書中提到一件事情,說是林昭在獄中大聲抗議,而汪姑姑告訴她“不要憑血氣”。這件事情,筆者曾經聽說也有一些教會內部的人士有不同的意見,認為汪姑姑不應當這樣提醒林昭。當然神給每個人的帶領不一樣,就我的領受來說,基督徒對國家對時事的關懷是必不可少的,但是在抗爭的方式上,我認為應當是更加溫和忍耐,採取“血氣”強力抗爭的方式是可以商榷的。
林昭的偉大,是無可辯駁的。我也同意這樣的觀點,在文革中幾位抗爭者中,林昭是最具有理論體系和思想深度的。但是最近有人提出林昭精神就是中國教會的精神,中國教會要走林昭的路線,我認為此言未免過於絕對。我相信信仰和政治絕對不是能夠分開的,基督徒的政治關懷,正是改變世界的動力。從世界歷史上看,有許多偉大的變革,正是從教會的倡導開始。但是,在另一方面,教會的作用是在於為主做見證,傳揚神的福音,建立基督的身體,在將來耶穌基督再來的時候成為基督聖潔的新婦。中國教會正在改變中國,也將會改變中國的政治、文化以致民族性格與命運,這是中國福音廣傳所帶來的必然結果。林昭精神所表現的,是作為基督徒的良知與黑暗力量的抗爭,如今,這樣的抗爭也在中國的教會中繼續發生。為了信仰的緣故,基督徒順從神不順從人,與世界上的敵人爭戰;為了國家和民族的未來,基督徒將神的公義彰顯出來,也會受到社會和政權的壓力。但是我要說,前者是首要的,後者是堅持信仰所帶來的必然附屬品。林昭精神是偉大的,但是這只是中國教會之精神的一部分,不能以偏概全。中國教會的見證是崇高的,林昭的見證,汪純懿的見證,以及王明道、袁相忱、袁蒙恩、鄭惠端、楊心裴、王天經、王美芝、王頌靈、王忠孝、李天恩、俞成華、張愚之等等等等,以至於許多為了信仰坐牢或者忍受壓迫的有名或是無名的傳道人以及信徒,還有現今在中國的鄉村和城市中不為名不為利單單只為主擺上的弟兄姊妹,這一幅長卷也許還不夠完全,但是這才是中國教會的精神,我們在神信實廣大不變的愛中看到中國教會榮耀的復興。
附:《在獄中的恩典生活–紀念汪純懿姐妹》一書中關於林昭的敘述。
第101頁
汪純懿站了幾個下午,在批鬥會上,一批靠攏政府、要求改造的犯人,學著他們提審員的口吻,像連珠炮一般想姑姑提出質問:“你說說看,毛主席是啥人?”
“他是中國領導人。”
他是不是中國人民的大救星?
汪姑姑不予理會,那不行,不講,看那架勢又要拉頭發了。

— 練習題目 —
- 1) 據節選所述，林昭在獄中大聲抗議時，汪姑姑對她說了什麼？
- 2) 請從節選最後一句之後接續往下寫。

— 所列條目 —
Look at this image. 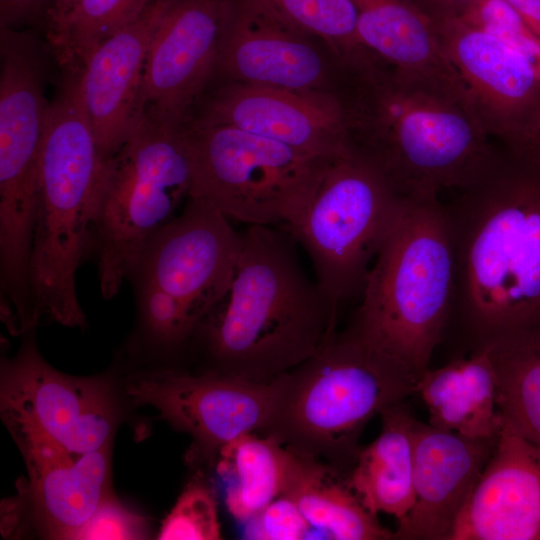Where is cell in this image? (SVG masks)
I'll return each instance as SVG.
<instances>
[{"label":"cell","instance_id":"cell-7","mask_svg":"<svg viewBox=\"0 0 540 540\" xmlns=\"http://www.w3.org/2000/svg\"><path fill=\"white\" fill-rule=\"evenodd\" d=\"M192 182L186 123L143 112L100 174L93 254L104 299L118 294L144 245L182 211Z\"/></svg>","mask_w":540,"mask_h":540},{"label":"cell","instance_id":"cell-6","mask_svg":"<svg viewBox=\"0 0 540 540\" xmlns=\"http://www.w3.org/2000/svg\"><path fill=\"white\" fill-rule=\"evenodd\" d=\"M275 380L261 435L341 472L353 466L365 425L415 392L417 383L343 332Z\"/></svg>","mask_w":540,"mask_h":540},{"label":"cell","instance_id":"cell-2","mask_svg":"<svg viewBox=\"0 0 540 540\" xmlns=\"http://www.w3.org/2000/svg\"><path fill=\"white\" fill-rule=\"evenodd\" d=\"M456 191L444 204L455 257L451 317L474 349L540 329V165L502 146Z\"/></svg>","mask_w":540,"mask_h":540},{"label":"cell","instance_id":"cell-30","mask_svg":"<svg viewBox=\"0 0 540 540\" xmlns=\"http://www.w3.org/2000/svg\"><path fill=\"white\" fill-rule=\"evenodd\" d=\"M244 525L247 539L301 540L314 535L296 502L286 494L275 498Z\"/></svg>","mask_w":540,"mask_h":540},{"label":"cell","instance_id":"cell-27","mask_svg":"<svg viewBox=\"0 0 540 540\" xmlns=\"http://www.w3.org/2000/svg\"><path fill=\"white\" fill-rule=\"evenodd\" d=\"M291 23L327 41L348 58L365 48L357 35L358 12L353 0H259Z\"/></svg>","mask_w":540,"mask_h":540},{"label":"cell","instance_id":"cell-19","mask_svg":"<svg viewBox=\"0 0 540 540\" xmlns=\"http://www.w3.org/2000/svg\"><path fill=\"white\" fill-rule=\"evenodd\" d=\"M449 540H540V447L503 421Z\"/></svg>","mask_w":540,"mask_h":540},{"label":"cell","instance_id":"cell-34","mask_svg":"<svg viewBox=\"0 0 540 540\" xmlns=\"http://www.w3.org/2000/svg\"><path fill=\"white\" fill-rule=\"evenodd\" d=\"M507 149L540 165V119L516 145Z\"/></svg>","mask_w":540,"mask_h":540},{"label":"cell","instance_id":"cell-5","mask_svg":"<svg viewBox=\"0 0 540 540\" xmlns=\"http://www.w3.org/2000/svg\"><path fill=\"white\" fill-rule=\"evenodd\" d=\"M208 203L189 197L182 211L153 235L127 280L135 299L129 359L170 364L187 352L200 321L230 287L240 232Z\"/></svg>","mask_w":540,"mask_h":540},{"label":"cell","instance_id":"cell-10","mask_svg":"<svg viewBox=\"0 0 540 540\" xmlns=\"http://www.w3.org/2000/svg\"><path fill=\"white\" fill-rule=\"evenodd\" d=\"M35 330L1 360L0 410L8 431L36 432L77 454L111 448L122 414L115 377L57 370L40 353Z\"/></svg>","mask_w":540,"mask_h":540},{"label":"cell","instance_id":"cell-36","mask_svg":"<svg viewBox=\"0 0 540 540\" xmlns=\"http://www.w3.org/2000/svg\"><path fill=\"white\" fill-rule=\"evenodd\" d=\"M79 0H51L47 23V36L52 34L65 20Z\"/></svg>","mask_w":540,"mask_h":540},{"label":"cell","instance_id":"cell-31","mask_svg":"<svg viewBox=\"0 0 540 540\" xmlns=\"http://www.w3.org/2000/svg\"><path fill=\"white\" fill-rule=\"evenodd\" d=\"M146 535L145 520L110 494L75 539H142Z\"/></svg>","mask_w":540,"mask_h":540},{"label":"cell","instance_id":"cell-35","mask_svg":"<svg viewBox=\"0 0 540 540\" xmlns=\"http://www.w3.org/2000/svg\"><path fill=\"white\" fill-rule=\"evenodd\" d=\"M540 37V0H506Z\"/></svg>","mask_w":540,"mask_h":540},{"label":"cell","instance_id":"cell-14","mask_svg":"<svg viewBox=\"0 0 540 540\" xmlns=\"http://www.w3.org/2000/svg\"><path fill=\"white\" fill-rule=\"evenodd\" d=\"M436 27L473 113L492 139L513 147L540 119V72L521 54L460 18Z\"/></svg>","mask_w":540,"mask_h":540},{"label":"cell","instance_id":"cell-1","mask_svg":"<svg viewBox=\"0 0 540 540\" xmlns=\"http://www.w3.org/2000/svg\"><path fill=\"white\" fill-rule=\"evenodd\" d=\"M335 95L351 147L401 199L459 190L498 154L462 96L369 51L342 59Z\"/></svg>","mask_w":540,"mask_h":540},{"label":"cell","instance_id":"cell-28","mask_svg":"<svg viewBox=\"0 0 540 540\" xmlns=\"http://www.w3.org/2000/svg\"><path fill=\"white\" fill-rule=\"evenodd\" d=\"M160 540L221 539V524L211 491L200 483L188 485L164 518Z\"/></svg>","mask_w":540,"mask_h":540},{"label":"cell","instance_id":"cell-22","mask_svg":"<svg viewBox=\"0 0 540 540\" xmlns=\"http://www.w3.org/2000/svg\"><path fill=\"white\" fill-rule=\"evenodd\" d=\"M379 415V435L359 450L346 480L370 513L393 516L400 524L413 504V429L416 418L403 401L386 407Z\"/></svg>","mask_w":540,"mask_h":540},{"label":"cell","instance_id":"cell-23","mask_svg":"<svg viewBox=\"0 0 540 540\" xmlns=\"http://www.w3.org/2000/svg\"><path fill=\"white\" fill-rule=\"evenodd\" d=\"M284 494L296 502L313 531L325 539H394L395 533L383 527L361 503L346 475L326 463L297 454Z\"/></svg>","mask_w":540,"mask_h":540},{"label":"cell","instance_id":"cell-8","mask_svg":"<svg viewBox=\"0 0 540 540\" xmlns=\"http://www.w3.org/2000/svg\"><path fill=\"white\" fill-rule=\"evenodd\" d=\"M186 128L193 161L189 197L247 225L293 224L333 158L232 126L189 120Z\"/></svg>","mask_w":540,"mask_h":540},{"label":"cell","instance_id":"cell-16","mask_svg":"<svg viewBox=\"0 0 540 540\" xmlns=\"http://www.w3.org/2000/svg\"><path fill=\"white\" fill-rule=\"evenodd\" d=\"M190 121L227 125L318 157L349 152L342 109L333 93H306L215 78ZM188 120V121H189Z\"/></svg>","mask_w":540,"mask_h":540},{"label":"cell","instance_id":"cell-18","mask_svg":"<svg viewBox=\"0 0 540 540\" xmlns=\"http://www.w3.org/2000/svg\"><path fill=\"white\" fill-rule=\"evenodd\" d=\"M496 440L467 437L415 419L413 504L394 539L449 540Z\"/></svg>","mask_w":540,"mask_h":540},{"label":"cell","instance_id":"cell-4","mask_svg":"<svg viewBox=\"0 0 540 540\" xmlns=\"http://www.w3.org/2000/svg\"><path fill=\"white\" fill-rule=\"evenodd\" d=\"M455 257L439 199H403L343 333L416 381L451 318Z\"/></svg>","mask_w":540,"mask_h":540},{"label":"cell","instance_id":"cell-20","mask_svg":"<svg viewBox=\"0 0 540 540\" xmlns=\"http://www.w3.org/2000/svg\"><path fill=\"white\" fill-rule=\"evenodd\" d=\"M353 1L358 12V39L366 50L394 68L428 79L466 100L436 23L412 0Z\"/></svg>","mask_w":540,"mask_h":540},{"label":"cell","instance_id":"cell-21","mask_svg":"<svg viewBox=\"0 0 540 540\" xmlns=\"http://www.w3.org/2000/svg\"><path fill=\"white\" fill-rule=\"evenodd\" d=\"M429 424L467 437L496 438L502 419L496 402V375L488 345L469 357L423 372L416 383Z\"/></svg>","mask_w":540,"mask_h":540},{"label":"cell","instance_id":"cell-17","mask_svg":"<svg viewBox=\"0 0 540 540\" xmlns=\"http://www.w3.org/2000/svg\"><path fill=\"white\" fill-rule=\"evenodd\" d=\"M168 0H152L97 44L80 68L81 92L102 160L128 141L141 117L148 50Z\"/></svg>","mask_w":540,"mask_h":540},{"label":"cell","instance_id":"cell-15","mask_svg":"<svg viewBox=\"0 0 540 540\" xmlns=\"http://www.w3.org/2000/svg\"><path fill=\"white\" fill-rule=\"evenodd\" d=\"M229 0H168L144 69L141 111L185 124L215 78Z\"/></svg>","mask_w":540,"mask_h":540},{"label":"cell","instance_id":"cell-13","mask_svg":"<svg viewBox=\"0 0 540 540\" xmlns=\"http://www.w3.org/2000/svg\"><path fill=\"white\" fill-rule=\"evenodd\" d=\"M28 473L18 500L6 504L2 527L16 533L19 519L45 538L75 539L110 495L111 448L77 454L30 431L10 432Z\"/></svg>","mask_w":540,"mask_h":540},{"label":"cell","instance_id":"cell-26","mask_svg":"<svg viewBox=\"0 0 540 540\" xmlns=\"http://www.w3.org/2000/svg\"><path fill=\"white\" fill-rule=\"evenodd\" d=\"M152 0H79L48 45L64 70L81 68L92 49L136 17Z\"/></svg>","mask_w":540,"mask_h":540},{"label":"cell","instance_id":"cell-12","mask_svg":"<svg viewBox=\"0 0 540 540\" xmlns=\"http://www.w3.org/2000/svg\"><path fill=\"white\" fill-rule=\"evenodd\" d=\"M341 64V56L327 41L261 1H228L215 78L335 94Z\"/></svg>","mask_w":540,"mask_h":540},{"label":"cell","instance_id":"cell-24","mask_svg":"<svg viewBox=\"0 0 540 540\" xmlns=\"http://www.w3.org/2000/svg\"><path fill=\"white\" fill-rule=\"evenodd\" d=\"M297 454L274 438L244 434L217 457L219 474L226 479L225 504L230 514L245 523L285 493Z\"/></svg>","mask_w":540,"mask_h":540},{"label":"cell","instance_id":"cell-11","mask_svg":"<svg viewBox=\"0 0 540 540\" xmlns=\"http://www.w3.org/2000/svg\"><path fill=\"white\" fill-rule=\"evenodd\" d=\"M124 399L151 406L192 443L187 461L195 467L216 463L220 450L266 425L276 380L256 382L212 372L191 373L172 364H135L120 380Z\"/></svg>","mask_w":540,"mask_h":540},{"label":"cell","instance_id":"cell-3","mask_svg":"<svg viewBox=\"0 0 540 540\" xmlns=\"http://www.w3.org/2000/svg\"><path fill=\"white\" fill-rule=\"evenodd\" d=\"M293 242L280 227L247 225L240 232L230 287L188 348L197 372L271 382L336 333L337 314L306 275Z\"/></svg>","mask_w":540,"mask_h":540},{"label":"cell","instance_id":"cell-32","mask_svg":"<svg viewBox=\"0 0 540 540\" xmlns=\"http://www.w3.org/2000/svg\"><path fill=\"white\" fill-rule=\"evenodd\" d=\"M50 7L51 0H0V28L44 25L46 30Z\"/></svg>","mask_w":540,"mask_h":540},{"label":"cell","instance_id":"cell-29","mask_svg":"<svg viewBox=\"0 0 540 540\" xmlns=\"http://www.w3.org/2000/svg\"><path fill=\"white\" fill-rule=\"evenodd\" d=\"M460 19L518 52L540 72V37L506 0H476Z\"/></svg>","mask_w":540,"mask_h":540},{"label":"cell","instance_id":"cell-33","mask_svg":"<svg viewBox=\"0 0 540 540\" xmlns=\"http://www.w3.org/2000/svg\"><path fill=\"white\" fill-rule=\"evenodd\" d=\"M432 21L460 18L476 0H412Z\"/></svg>","mask_w":540,"mask_h":540},{"label":"cell","instance_id":"cell-25","mask_svg":"<svg viewBox=\"0 0 540 540\" xmlns=\"http://www.w3.org/2000/svg\"><path fill=\"white\" fill-rule=\"evenodd\" d=\"M483 345L490 350L502 421L540 447V329Z\"/></svg>","mask_w":540,"mask_h":540},{"label":"cell","instance_id":"cell-9","mask_svg":"<svg viewBox=\"0 0 540 540\" xmlns=\"http://www.w3.org/2000/svg\"><path fill=\"white\" fill-rule=\"evenodd\" d=\"M402 202L352 148L328 161L305 209L285 229L309 255L315 281L336 314L361 295Z\"/></svg>","mask_w":540,"mask_h":540}]
</instances>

— 逐題解答 —
- 1) 汪姑姑告訴她「不要憑血氣」。

- 2)
我的心吊在嗓子眼,不知道她會怎樣回答。要知道,在那極左的年代,紅色恐怖籠罩在中國大地,就是社會上講錯一句話,哪怕用個比喻打到毛澤東也不行啊;(當時的中國已將他演繹成神)都可以叛5年刑,更何況監獄,更何況在30多個犯人面前。輕曰“放毒。”攻擊污衊!批鬥、毒打至殘更不在話下(小組裡這樣的人有幾個),重則上報,加刑,槍斃(林昭1000)不都是先例嗎?

第110頁
再說另一個在5樓頂上一個關的女犯叫1000,據說原來是中央幹部,認識共產黨領導層。她常會在半夜叫喊上“國際法庭”。她嗓門很大,有時也會唱贊美詩,邊上監督她的犯人去向隊長匯報她的狀況。此時一圈又一圈的走。汪姑姑和她幾乎接近對她說:“不要憑血氣”。

當汪純懿向1000僅講這一句話,同監特務根本沒聽見,因為此時只有我在汪邊上走,同監特務竟會飛奔隊長身邊報告339向1000傳福音,又勾搭瞿隊長(番號忘記了)。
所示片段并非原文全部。